Gov. Phil Bryant’s budget proposal for the 2018-19 fiscal year revives his idea of experimenting with free community college tuition for a certain number of students.
He wants the Legislature to allocate $7 million next year for the Mississippi Works Scholars Program. The governor says this would help more people learn skills that could qualify them for better jobs that pay more.
That certainly is possible, but the argument rests on the inaccurate contention that community college is unaffordable for too many families.
The cost of attending community college certainly has been rising, but it remains a tremendous bargain when compared to the expense of a four-year college or university.

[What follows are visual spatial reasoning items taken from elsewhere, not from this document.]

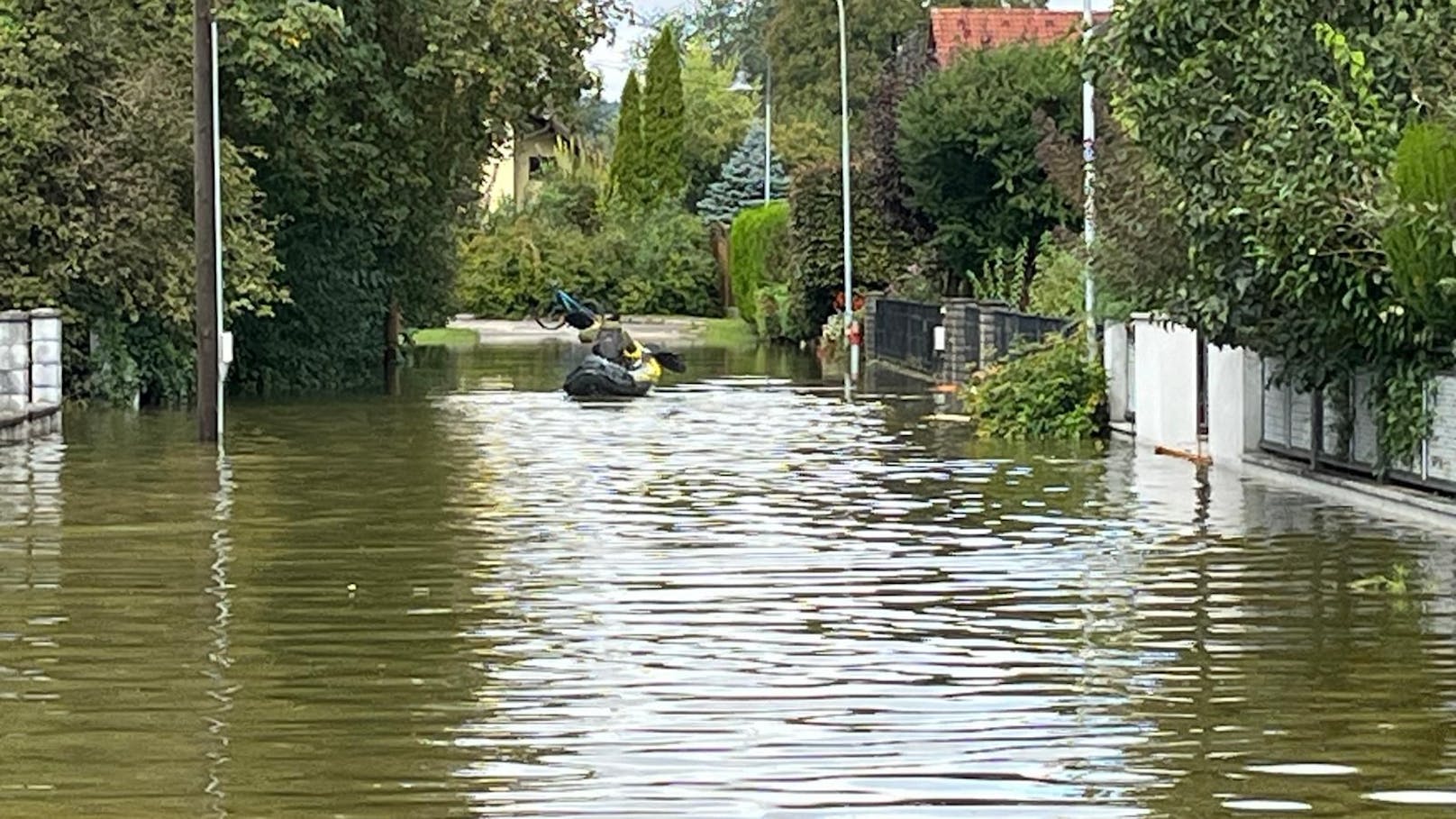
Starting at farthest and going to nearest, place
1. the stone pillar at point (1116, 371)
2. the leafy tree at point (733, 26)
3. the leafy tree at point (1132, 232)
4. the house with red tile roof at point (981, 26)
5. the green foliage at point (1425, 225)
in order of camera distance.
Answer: the leafy tree at point (733, 26), the house with red tile roof at point (981, 26), the stone pillar at point (1116, 371), the leafy tree at point (1132, 232), the green foliage at point (1425, 225)

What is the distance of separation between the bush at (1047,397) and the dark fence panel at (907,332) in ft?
53.3

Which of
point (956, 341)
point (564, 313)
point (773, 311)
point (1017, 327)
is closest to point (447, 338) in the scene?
point (564, 313)

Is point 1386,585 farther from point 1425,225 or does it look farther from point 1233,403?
point 1233,403

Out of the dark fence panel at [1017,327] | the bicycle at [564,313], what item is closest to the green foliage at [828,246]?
the bicycle at [564,313]

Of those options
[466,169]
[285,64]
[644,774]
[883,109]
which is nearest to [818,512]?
[644,774]

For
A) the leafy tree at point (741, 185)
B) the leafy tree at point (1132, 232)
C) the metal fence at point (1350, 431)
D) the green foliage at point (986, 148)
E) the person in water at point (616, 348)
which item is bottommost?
the metal fence at point (1350, 431)

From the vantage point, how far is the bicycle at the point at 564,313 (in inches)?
2953

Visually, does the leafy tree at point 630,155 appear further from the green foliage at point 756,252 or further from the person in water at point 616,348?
the person in water at point 616,348

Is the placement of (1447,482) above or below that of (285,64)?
below

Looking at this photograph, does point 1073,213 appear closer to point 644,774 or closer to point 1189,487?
point 1189,487

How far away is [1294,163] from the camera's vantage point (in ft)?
75.9

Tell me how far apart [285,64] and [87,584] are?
87.3 ft

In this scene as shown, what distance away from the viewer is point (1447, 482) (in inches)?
876

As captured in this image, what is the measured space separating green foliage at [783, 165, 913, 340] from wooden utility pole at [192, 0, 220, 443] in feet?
111
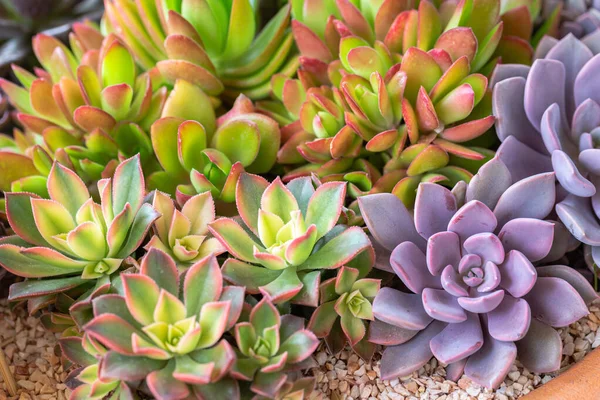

To be more specific, a year of tuition and fees at a community college will run you about $3,000. Books and a dorm room probably would push the total to $5,000.
The same package at a university in Mississippi is heading rapidly toward $15,000. So it’s clear the state already is helping ambitious people of modest means advance their education at a reasonable expense.
The real question is whether there are enough existing financial aid opportunities for students who have the desire but not the money to attend a community college. By itself, the federal Pell Grant program, which is for families with income below a certain level, helps many students with college expenses.
Most Mississippi community colleges also have decent scholarship and financial aid programs that provide assistance. It would be very hard to find somebody in Mississippi who badly wanted to attend a community college but was unable to do so because of finances.
Mississippi’s community college system already has plenty of ways to help people pay for their education expenses. As for the idea of the state offering it for free, it just seems that people take better care of something when they pay for it instead of when it’s given to them. The same concept may be true of a college education.
Free community college is an idea being talked about by Attorney General Jim Hood, who is contemplating running for governor in 2019. Bryant’s return to this proposal may be an effort to match Hood’s suggested largesse.
However, if the governor and the Legislature really want to help community colleges, they could come up with the money to prevent the tuition increases that have been occurring more frequently. This is what’s been making it difficult for the potential students who may make too much money to qualify for a Pell Grant, and who make arrangements with a community college to finish paying a semester’s tuition when their dad gets paid at work.
But that would cost an awful lot more than $7 million.